- [What you should do] Put the lines of the entries below into a JSON list of strings, one string per line with blank lines omitted, starting at the line containing "Out of point" and running through the end of the entries. Leave the pictures out.
──────
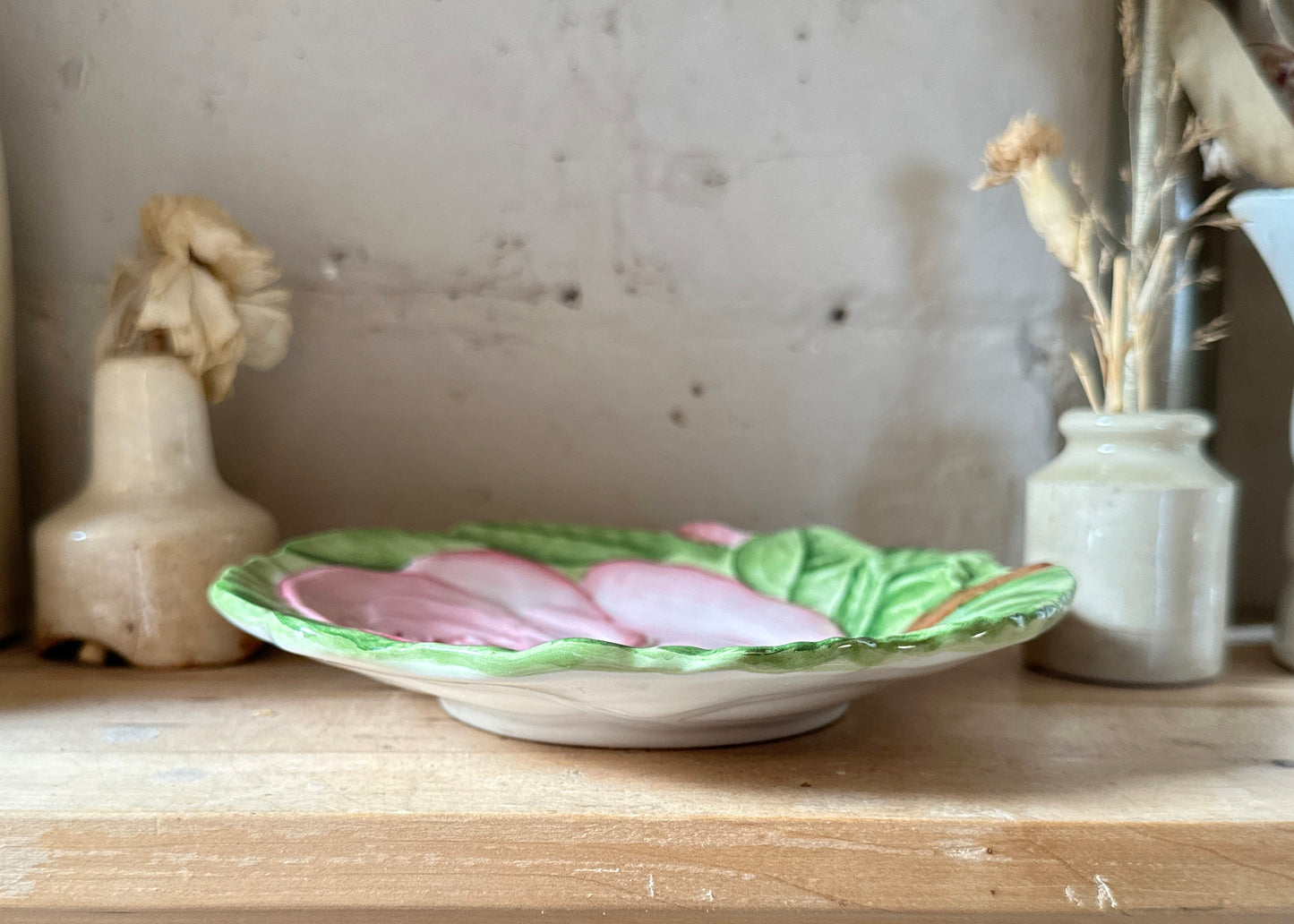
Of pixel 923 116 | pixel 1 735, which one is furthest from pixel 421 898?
pixel 923 116

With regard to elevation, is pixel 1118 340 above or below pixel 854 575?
above

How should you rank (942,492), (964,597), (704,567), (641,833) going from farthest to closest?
1. (942,492)
2. (704,567)
3. (964,597)
4. (641,833)

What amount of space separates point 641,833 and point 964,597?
25cm

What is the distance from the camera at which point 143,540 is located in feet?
1.82

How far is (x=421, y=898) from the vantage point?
0.34 m

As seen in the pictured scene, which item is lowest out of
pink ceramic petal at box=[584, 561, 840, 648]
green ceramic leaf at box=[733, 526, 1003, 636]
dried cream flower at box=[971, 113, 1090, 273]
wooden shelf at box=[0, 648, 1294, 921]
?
wooden shelf at box=[0, 648, 1294, 921]

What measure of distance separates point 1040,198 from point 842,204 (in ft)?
0.61

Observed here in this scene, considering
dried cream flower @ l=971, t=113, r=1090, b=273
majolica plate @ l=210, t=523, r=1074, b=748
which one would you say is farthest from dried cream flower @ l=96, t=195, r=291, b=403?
dried cream flower @ l=971, t=113, r=1090, b=273

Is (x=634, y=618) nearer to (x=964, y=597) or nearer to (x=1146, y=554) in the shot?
(x=964, y=597)

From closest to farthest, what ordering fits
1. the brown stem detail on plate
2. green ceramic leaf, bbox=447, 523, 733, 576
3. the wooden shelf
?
the wooden shelf, the brown stem detail on plate, green ceramic leaf, bbox=447, 523, 733, 576

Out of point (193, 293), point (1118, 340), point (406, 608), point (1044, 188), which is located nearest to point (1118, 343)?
point (1118, 340)

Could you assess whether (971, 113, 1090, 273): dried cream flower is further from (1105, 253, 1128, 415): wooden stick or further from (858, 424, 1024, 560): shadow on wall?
(858, 424, 1024, 560): shadow on wall

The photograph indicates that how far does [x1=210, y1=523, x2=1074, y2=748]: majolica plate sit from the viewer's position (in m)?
0.36

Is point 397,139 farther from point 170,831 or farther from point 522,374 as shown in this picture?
point 170,831
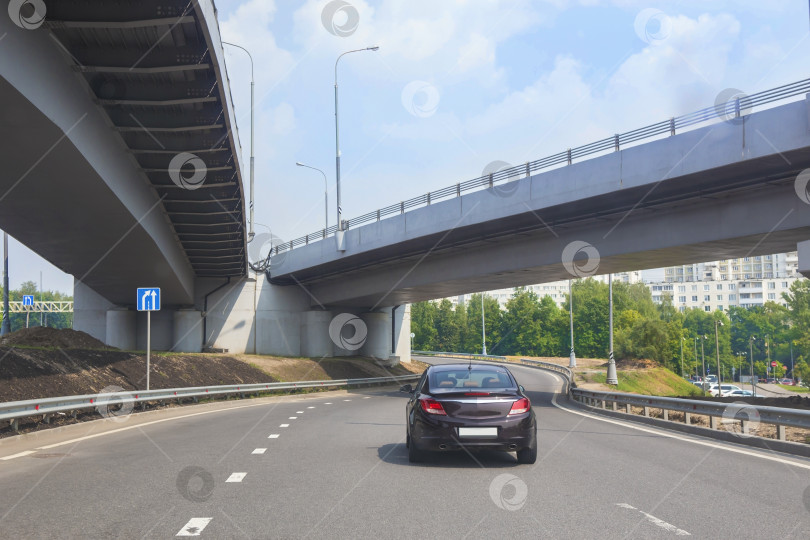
──────
- [Solution for this exercise]
[
  "Out of point (193, 293), point (1118, 340), point (406, 608), point (1044, 188), which is located nearest to point (1118, 343)?",
  "point (1118, 340)",
  "Could you assess whether (971, 113, 1090, 273): dried cream flower is further from (1105, 253, 1128, 415): wooden stick or further from (858, 424, 1024, 560): shadow on wall?",
  "(858, 424, 1024, 560): shadow on wall",
  "The photograph indicates that how far does [x1=210, y1=523, x2=1074, y2=748]: majolica plate sit from the viewer's position (in m)?",
  "0.36",
  "Is point 397,139 farther from point 170,831 or farther from point 522,374 as shown in this picture?",
  "point 170,831"
]